Saturday, September 13, 2008

Mi primera semana en M.D.L.

(left to right from the top:
1. Michael, Simon (son of Darren and Julie, MCC Honduras Reps) and Rachel in La Campa where Michael works,
2. a woman making Lencan pottery in La Campa,
3. me standing by a papaya tree with gigantic papayas,
4. Montana de Luz view from the front gate
5. Junior a three year old at Montana de Luz,
6. Junior and me playing with the camera,
7. the 32 kids at the home breaking a pinata for a birthday,
8. 6 hammocks set up for the kids in the shade,
9. the laundry area,
10. my new best friend Gaby who attends a local university and volunteers at Montana de Luz).

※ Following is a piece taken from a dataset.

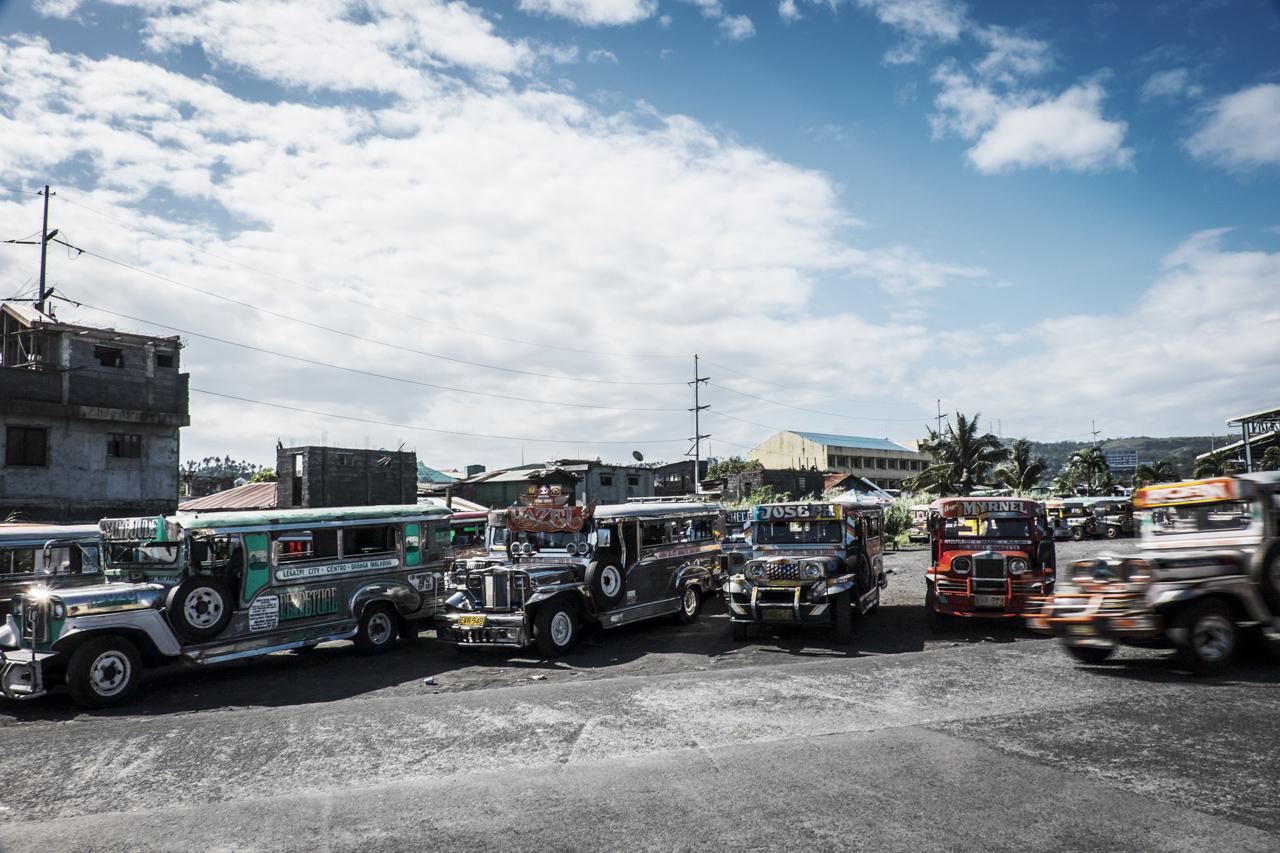 Filipino Jeepneys - commuting cultures2.jpg
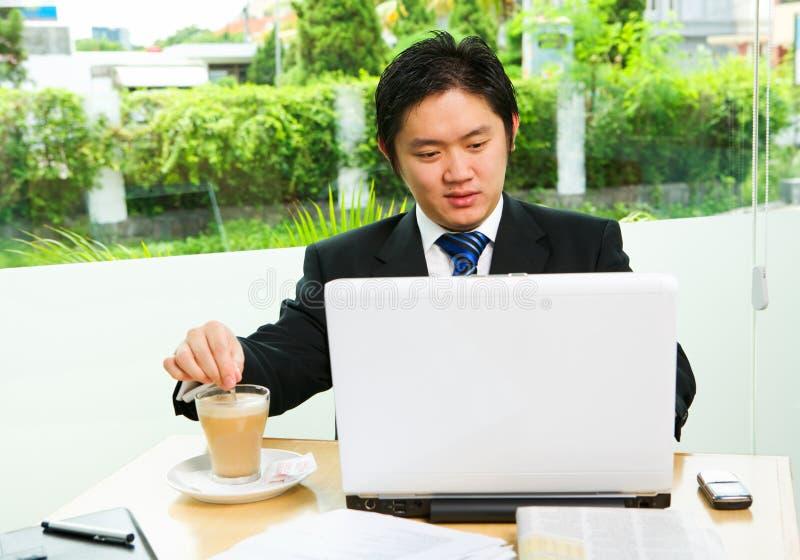 Het bewegen cofee terwijl het werken royalty-vrije stock afbeelding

Today is a special day here in Nueva Esperanza because the kids are having a parade. They are celebrating Independence day, which is on Monday. Independence for Honduras was granted from Spain in 1821. To begin with, Honduras was originally inhabited by indigenous groups. The most powerful of these were the Mayans but the Lencas were also prevalent. (The picture of the woman making a pot is doing one of the most well known forms of Lencan art. This type of pottery continues to be popular especially in rural areas, such as La Campa near Gracias, Lempira.) From 1502 until 1821, the Spanish retained control of this country, naming it Honduras meaning ¨from the depths.¨The cities of Tegucigalpa and Comayagua were established because they were good mining centers.

However, in 1537, Chieftan Lempira (the money is called Lempiras, about 18 Lempiras per 1 American dollar) organized various indigenous groups to fight the Spaniards but were unsuccessful, resulting in a further establishment of Spanish rule. Finally, in a successful revolt against Spain began because of a resentment of Spanish taxes against the indigenous groups. In 1812, uprisings broke out in Tegucigalpa against Comayagua. In 1821 with four other Central American nations, Honduras declared its independence from Spain. It was part of the Central American Federation, which collapsed in 1838 when Honduras became officially independent.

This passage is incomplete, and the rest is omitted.